EXERCISE REQUIREMENTS: Tally the lines below that contain the string "Looking", and reply with the count alone.

MATERIAL FOR THIS EXERCISE:
○ ○ ○ ○

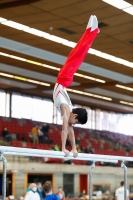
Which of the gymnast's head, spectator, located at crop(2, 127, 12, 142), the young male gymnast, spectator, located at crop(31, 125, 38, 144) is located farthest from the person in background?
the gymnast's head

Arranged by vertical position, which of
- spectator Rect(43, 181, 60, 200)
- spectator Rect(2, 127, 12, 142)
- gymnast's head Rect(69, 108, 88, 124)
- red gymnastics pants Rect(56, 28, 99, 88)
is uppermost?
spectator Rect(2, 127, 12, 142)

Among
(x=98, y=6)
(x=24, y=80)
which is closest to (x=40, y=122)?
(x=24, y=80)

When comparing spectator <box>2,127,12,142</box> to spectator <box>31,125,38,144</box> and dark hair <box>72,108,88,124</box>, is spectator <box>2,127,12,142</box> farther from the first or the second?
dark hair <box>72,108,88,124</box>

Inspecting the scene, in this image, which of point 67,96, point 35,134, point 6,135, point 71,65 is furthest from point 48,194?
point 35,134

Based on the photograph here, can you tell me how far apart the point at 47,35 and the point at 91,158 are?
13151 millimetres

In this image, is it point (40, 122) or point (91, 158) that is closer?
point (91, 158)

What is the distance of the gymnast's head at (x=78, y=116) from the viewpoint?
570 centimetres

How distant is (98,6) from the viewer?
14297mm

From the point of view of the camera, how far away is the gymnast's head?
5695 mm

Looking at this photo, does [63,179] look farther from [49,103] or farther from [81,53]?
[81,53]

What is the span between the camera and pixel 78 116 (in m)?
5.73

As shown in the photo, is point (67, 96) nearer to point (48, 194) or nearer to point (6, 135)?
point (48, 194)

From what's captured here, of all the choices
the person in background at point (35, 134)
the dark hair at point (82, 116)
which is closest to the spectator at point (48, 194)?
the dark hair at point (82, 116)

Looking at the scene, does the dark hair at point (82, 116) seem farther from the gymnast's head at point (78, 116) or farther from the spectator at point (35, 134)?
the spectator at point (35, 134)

○ ○ ○ ○

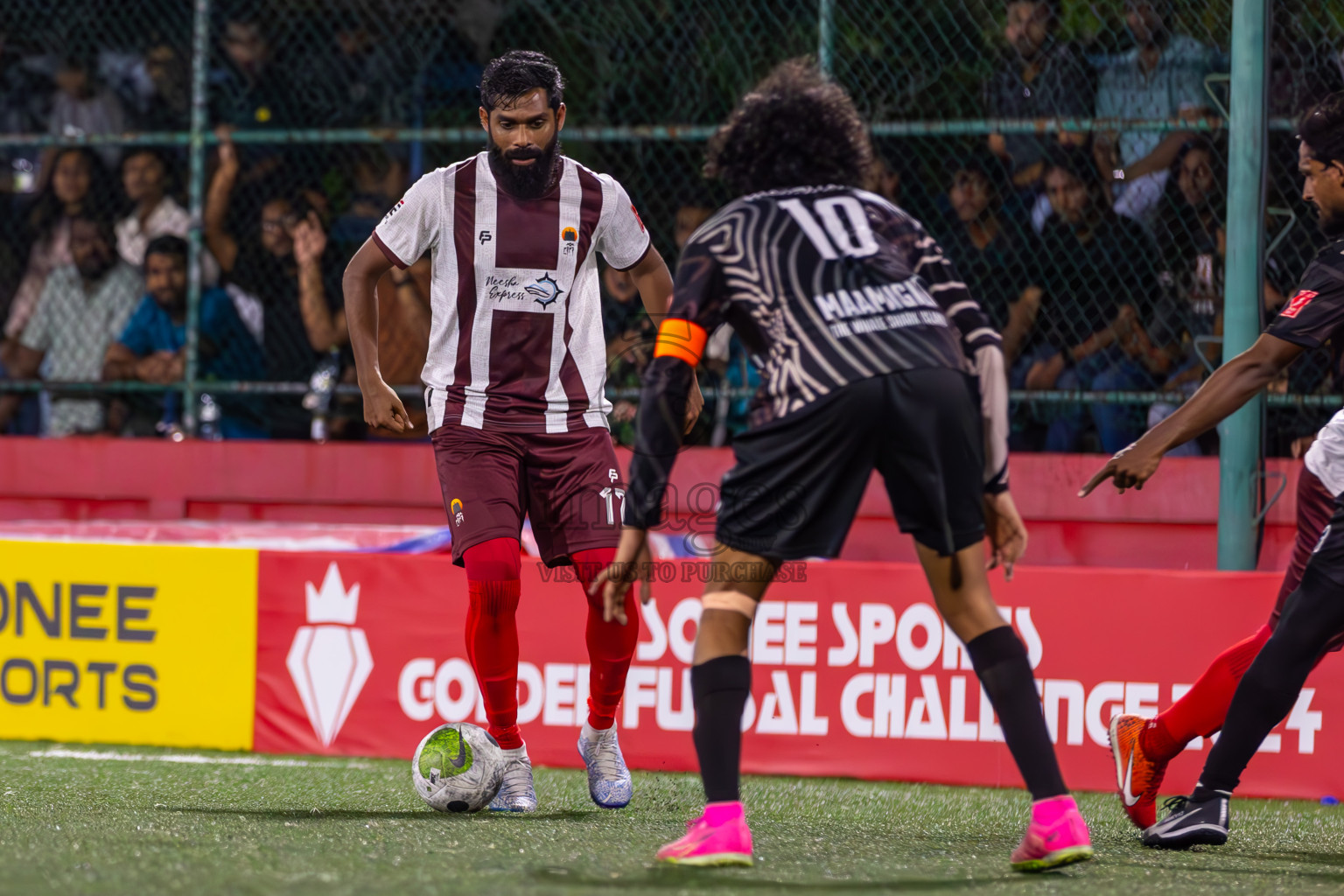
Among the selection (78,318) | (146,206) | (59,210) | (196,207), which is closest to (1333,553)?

○ ○ ○ ○

RESPONSE TO THE TASK: 2